The questionnaire rated daily “disability” level on a scale of zero to 23, with 23 being the most severe. At the 12-week mark, the exercise groups had dropped from an initial average score of 10 in the yoga group or nine in the stretching group to between four and five in both groups. The people who received the book started with an average score of nine and at 12 weeks had dropped to about a seven.
More participants who did either yoga or stretching also said that their back pain had diminished or was gone. Sixty percent of people in the yoga group reported improvements in pain, compared to 46 percent in the stretching classes and just 16 percent of people who only got the books.
So what can we conclude from this? 1. Yoga, stretching and strengthening the lower back will help ease chronic pain. 2. You can give a man a book about fishing, but they have to get off their rumps and give it a try on a regular basis to find relief and/or dinner.

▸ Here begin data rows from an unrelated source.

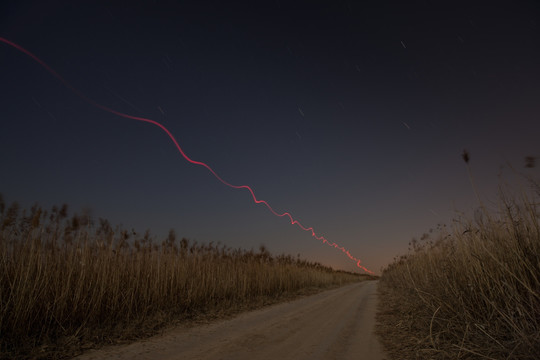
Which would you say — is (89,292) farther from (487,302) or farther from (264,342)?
(487,302)

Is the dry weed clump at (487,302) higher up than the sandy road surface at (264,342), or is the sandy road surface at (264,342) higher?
the dry weed clump at (487,302)

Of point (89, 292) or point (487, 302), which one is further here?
point (89, 292)

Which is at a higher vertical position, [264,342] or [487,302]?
[487,302]

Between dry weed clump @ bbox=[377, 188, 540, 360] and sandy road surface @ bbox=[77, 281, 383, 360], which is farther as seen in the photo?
sandy road surface @ bbox=[77, 281, 383, 360]

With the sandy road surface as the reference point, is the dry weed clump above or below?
above

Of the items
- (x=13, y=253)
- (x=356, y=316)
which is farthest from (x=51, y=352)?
(x=356, y=316)

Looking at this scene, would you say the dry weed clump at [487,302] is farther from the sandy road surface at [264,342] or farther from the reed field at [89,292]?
the reed field at [89,292]

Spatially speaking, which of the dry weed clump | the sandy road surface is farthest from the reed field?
the dry weed clump

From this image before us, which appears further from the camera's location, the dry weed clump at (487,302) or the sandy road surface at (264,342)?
the sandy road surface at (264,342)

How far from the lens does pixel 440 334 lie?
139 inches

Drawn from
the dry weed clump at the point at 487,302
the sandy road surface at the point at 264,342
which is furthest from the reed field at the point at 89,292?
the dry weed clump at the point at 487,302

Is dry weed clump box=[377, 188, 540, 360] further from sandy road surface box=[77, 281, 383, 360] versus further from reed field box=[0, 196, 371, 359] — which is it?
reed field box=[0, 196, 371, 359]

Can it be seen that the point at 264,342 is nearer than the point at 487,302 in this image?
No

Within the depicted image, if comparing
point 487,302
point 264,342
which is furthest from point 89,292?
point 487,302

“Here is an option that is something worth trying,” said Karen Sherman who led the study. “There is absolutely no treatment that works for everybody… (but) if they’re willing to practice, they should go ahead and give it a try.”
Practice, practice, practice, yes? Because the results last:
And at both the end of class sessions and three months later, twice as many of the class participants reported cutting back on pain medications, such as non-steroidal anti-inflammatories (NSAIDs) — about 40 percent versus 20 percent in the book group.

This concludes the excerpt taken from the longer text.